Les sources elles-mêmes sont la véritable raison d’être de la ville — de l’eau minérale chaude, dépassant parfois 60 °C à la source, découverte par des colons non autochtones dans les années 1880 mais connue et utilisée par le peuple sts’ailes depuis des générations avant cela. Le bassin public se trouve juste au bord du lac, plus frais et plus décontracté que les bassins privés de la station, et j’y ai passé un long après-midi gris à regarder la vapeur dériver au-dessus de l’eau bien plus froide du lac Harrison, les deux températures refusant visiblement de se mélanger au bord du rivage. Le territoire des Sts’ailes entoure le lac, et les récits de la nation à propos du Sasquatch — ou Sasq’ets, le mot dont le terme anglais est en réalité dérivé — précèdent de loin la version touristique qui vend aujourd’hui des t-shirts en centre-ville.
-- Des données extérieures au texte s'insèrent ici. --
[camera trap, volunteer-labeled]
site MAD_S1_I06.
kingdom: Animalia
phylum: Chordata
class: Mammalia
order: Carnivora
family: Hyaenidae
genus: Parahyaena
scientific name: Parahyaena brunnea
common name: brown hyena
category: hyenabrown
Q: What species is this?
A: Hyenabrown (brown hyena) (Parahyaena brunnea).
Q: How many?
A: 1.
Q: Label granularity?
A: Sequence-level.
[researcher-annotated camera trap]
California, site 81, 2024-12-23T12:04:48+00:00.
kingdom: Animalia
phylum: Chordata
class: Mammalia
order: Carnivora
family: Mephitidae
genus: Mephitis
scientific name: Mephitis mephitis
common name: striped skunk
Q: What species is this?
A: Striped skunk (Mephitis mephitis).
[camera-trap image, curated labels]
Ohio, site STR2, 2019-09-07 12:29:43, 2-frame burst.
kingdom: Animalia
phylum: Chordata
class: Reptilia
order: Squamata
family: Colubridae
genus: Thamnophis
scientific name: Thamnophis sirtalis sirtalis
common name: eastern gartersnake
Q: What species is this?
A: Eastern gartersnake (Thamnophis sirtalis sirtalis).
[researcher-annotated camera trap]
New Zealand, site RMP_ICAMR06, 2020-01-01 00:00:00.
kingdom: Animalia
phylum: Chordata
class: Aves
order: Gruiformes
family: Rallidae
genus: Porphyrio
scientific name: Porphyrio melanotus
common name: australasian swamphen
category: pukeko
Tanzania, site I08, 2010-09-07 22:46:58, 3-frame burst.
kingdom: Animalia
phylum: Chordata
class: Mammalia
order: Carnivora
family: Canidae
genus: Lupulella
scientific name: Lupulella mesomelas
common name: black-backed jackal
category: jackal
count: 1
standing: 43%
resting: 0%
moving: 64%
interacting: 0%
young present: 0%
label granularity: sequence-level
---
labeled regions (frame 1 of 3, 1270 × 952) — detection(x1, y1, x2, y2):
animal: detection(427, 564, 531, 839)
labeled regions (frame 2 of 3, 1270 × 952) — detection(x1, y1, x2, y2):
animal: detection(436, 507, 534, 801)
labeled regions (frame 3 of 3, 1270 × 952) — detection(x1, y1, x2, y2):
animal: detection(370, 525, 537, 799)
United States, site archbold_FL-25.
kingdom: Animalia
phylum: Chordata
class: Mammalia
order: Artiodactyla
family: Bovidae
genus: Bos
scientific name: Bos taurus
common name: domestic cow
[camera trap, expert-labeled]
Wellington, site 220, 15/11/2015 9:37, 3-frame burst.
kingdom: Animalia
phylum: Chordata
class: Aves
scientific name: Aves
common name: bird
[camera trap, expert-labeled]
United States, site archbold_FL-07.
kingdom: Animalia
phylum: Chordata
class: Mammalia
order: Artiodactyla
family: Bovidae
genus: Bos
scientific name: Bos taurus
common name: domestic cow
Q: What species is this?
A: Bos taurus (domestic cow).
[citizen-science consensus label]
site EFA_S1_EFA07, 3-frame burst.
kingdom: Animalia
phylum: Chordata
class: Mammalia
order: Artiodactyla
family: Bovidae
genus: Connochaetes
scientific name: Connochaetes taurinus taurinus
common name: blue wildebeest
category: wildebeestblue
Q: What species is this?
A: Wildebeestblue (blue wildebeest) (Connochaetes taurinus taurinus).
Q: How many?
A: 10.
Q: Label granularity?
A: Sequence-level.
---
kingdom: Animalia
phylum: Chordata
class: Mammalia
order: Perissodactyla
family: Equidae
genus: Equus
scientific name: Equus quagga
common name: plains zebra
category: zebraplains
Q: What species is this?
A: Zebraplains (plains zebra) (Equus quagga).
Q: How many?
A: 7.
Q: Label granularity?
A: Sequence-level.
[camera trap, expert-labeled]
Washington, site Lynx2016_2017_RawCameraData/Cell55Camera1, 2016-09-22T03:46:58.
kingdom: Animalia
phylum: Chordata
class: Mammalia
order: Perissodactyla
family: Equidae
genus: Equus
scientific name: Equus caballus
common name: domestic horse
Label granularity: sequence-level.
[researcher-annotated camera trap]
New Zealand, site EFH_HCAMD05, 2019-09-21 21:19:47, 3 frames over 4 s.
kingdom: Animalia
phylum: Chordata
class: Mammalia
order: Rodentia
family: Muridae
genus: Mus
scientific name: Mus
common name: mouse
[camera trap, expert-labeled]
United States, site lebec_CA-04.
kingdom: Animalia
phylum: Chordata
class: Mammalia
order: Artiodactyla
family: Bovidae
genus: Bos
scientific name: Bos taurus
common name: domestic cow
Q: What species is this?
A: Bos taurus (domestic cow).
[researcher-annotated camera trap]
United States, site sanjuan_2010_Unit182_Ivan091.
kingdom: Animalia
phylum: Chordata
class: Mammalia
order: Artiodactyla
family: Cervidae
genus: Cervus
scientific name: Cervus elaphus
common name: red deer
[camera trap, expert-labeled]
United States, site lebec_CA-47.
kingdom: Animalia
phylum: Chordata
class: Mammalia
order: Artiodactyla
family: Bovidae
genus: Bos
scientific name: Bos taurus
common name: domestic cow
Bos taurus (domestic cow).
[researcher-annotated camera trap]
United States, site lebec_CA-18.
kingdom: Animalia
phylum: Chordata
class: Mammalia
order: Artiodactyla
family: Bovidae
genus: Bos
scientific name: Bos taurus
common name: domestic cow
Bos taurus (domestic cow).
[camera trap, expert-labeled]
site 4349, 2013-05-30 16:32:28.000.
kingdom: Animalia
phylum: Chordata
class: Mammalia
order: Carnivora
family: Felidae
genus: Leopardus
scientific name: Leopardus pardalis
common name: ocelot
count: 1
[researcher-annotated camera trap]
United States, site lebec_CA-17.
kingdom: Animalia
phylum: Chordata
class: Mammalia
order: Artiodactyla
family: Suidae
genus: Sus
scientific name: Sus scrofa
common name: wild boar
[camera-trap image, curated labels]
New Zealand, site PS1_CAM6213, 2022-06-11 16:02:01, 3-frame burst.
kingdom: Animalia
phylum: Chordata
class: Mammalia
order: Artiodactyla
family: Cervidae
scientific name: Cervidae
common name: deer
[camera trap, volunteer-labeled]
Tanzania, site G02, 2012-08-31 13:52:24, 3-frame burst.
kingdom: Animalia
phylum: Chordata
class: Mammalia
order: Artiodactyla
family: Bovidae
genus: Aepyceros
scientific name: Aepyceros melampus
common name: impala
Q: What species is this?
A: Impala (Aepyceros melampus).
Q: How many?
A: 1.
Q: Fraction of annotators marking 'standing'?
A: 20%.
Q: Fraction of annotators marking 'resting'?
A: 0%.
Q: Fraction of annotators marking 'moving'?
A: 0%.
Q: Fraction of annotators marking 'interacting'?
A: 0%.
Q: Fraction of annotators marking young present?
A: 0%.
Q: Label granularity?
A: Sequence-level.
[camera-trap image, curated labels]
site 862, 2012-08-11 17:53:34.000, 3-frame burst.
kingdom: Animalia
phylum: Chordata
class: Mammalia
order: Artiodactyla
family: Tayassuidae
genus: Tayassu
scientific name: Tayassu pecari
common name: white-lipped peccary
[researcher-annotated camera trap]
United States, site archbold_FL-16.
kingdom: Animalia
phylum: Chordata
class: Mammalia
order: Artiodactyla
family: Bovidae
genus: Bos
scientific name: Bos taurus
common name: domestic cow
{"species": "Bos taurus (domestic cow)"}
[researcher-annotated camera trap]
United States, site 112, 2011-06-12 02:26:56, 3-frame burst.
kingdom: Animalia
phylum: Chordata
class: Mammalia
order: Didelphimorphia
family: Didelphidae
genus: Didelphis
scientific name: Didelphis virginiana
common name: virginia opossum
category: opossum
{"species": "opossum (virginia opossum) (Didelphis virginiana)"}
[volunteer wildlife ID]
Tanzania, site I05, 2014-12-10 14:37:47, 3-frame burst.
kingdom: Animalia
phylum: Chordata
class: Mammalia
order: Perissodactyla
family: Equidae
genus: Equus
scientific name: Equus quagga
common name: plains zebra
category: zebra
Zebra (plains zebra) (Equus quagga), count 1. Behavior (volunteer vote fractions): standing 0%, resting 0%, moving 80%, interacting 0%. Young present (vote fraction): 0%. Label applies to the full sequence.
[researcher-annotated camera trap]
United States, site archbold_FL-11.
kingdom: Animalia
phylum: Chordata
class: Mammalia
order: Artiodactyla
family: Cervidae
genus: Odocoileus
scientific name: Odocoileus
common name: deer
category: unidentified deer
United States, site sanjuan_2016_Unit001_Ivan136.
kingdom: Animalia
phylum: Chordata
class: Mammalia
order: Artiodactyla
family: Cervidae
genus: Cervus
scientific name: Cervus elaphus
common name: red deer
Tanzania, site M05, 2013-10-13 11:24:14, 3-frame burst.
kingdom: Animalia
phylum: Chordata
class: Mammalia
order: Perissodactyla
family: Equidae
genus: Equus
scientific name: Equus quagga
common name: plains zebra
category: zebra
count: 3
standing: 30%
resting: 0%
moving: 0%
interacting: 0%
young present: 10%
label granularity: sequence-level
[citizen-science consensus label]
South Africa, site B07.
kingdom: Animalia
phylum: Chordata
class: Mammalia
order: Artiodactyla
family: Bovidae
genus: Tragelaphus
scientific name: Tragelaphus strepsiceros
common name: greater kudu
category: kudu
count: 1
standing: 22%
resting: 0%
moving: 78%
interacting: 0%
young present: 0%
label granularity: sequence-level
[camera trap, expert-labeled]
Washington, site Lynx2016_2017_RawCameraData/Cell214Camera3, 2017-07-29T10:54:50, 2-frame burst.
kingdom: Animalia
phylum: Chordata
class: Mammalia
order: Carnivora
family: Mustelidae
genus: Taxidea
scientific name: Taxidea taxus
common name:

Ça vaut la peine de connaître la différence avant d’en acheter un.

Vapeur s'élevant du rivage où les sources thermales minérales rencontrent l'eau froide du lac Harrison

Sculptures de sable et un Sasquatch très sérieux

Je me trouvais en ville par hasard pendant le championnat du monde de sculpture sur sable, organisé sur la plage publique la plupart des étés, et c’est une chose réellement étrange à observer — des équipes de sculpteurs passant des jours sur d’énormes structures de sable techniquement absurdes qui auront disparu en une semaine, les marées et la pluie faisant ce que font les marées et la pluie. Lia est restée plantée devant une sculpture de baleine plongeante pendant dix bonnes minutes à essayer de comprendre comment c’était structurellement possible. Personne n’a pu nous le dire. Cela semblait approprié pour une ville qui a bâti une modeste économie touristique sur le chevauchement entre l’eau minérale chaude et un hominidé géant non vérifié.

Sculpture de sable élaborée sur la plage publique de Harrison Hot Springs avec le lac en arrière-plan

Le lac lui-même mérite la visite indépendamment des sources — le lac Harrison est long et en forme de fjord, façonné par les glaciers, avec des montagnes s’élevant abruptement des deux côtés et une couleur qui oscille entre l’ardoise et le vert profond selon la lumière. Une courte sortie en pagaie depuis le quai public en soirée, quand la foule de la station s’est retirée à l’intérieur pour dîner, donne une idée du lac proche de ce qu’il devait être avant que tout cela ne soit construit.

Quand y aller : L’été pour le festival de sculpture sur sable et la baignade dans le lac, même si les sources elles-mêmes attirent toute l’année — un bain chaud sous la pluie, avec la vapeur s’élevant à la fois du bassin et du lac, est peut-être la meilleure version de cette ville.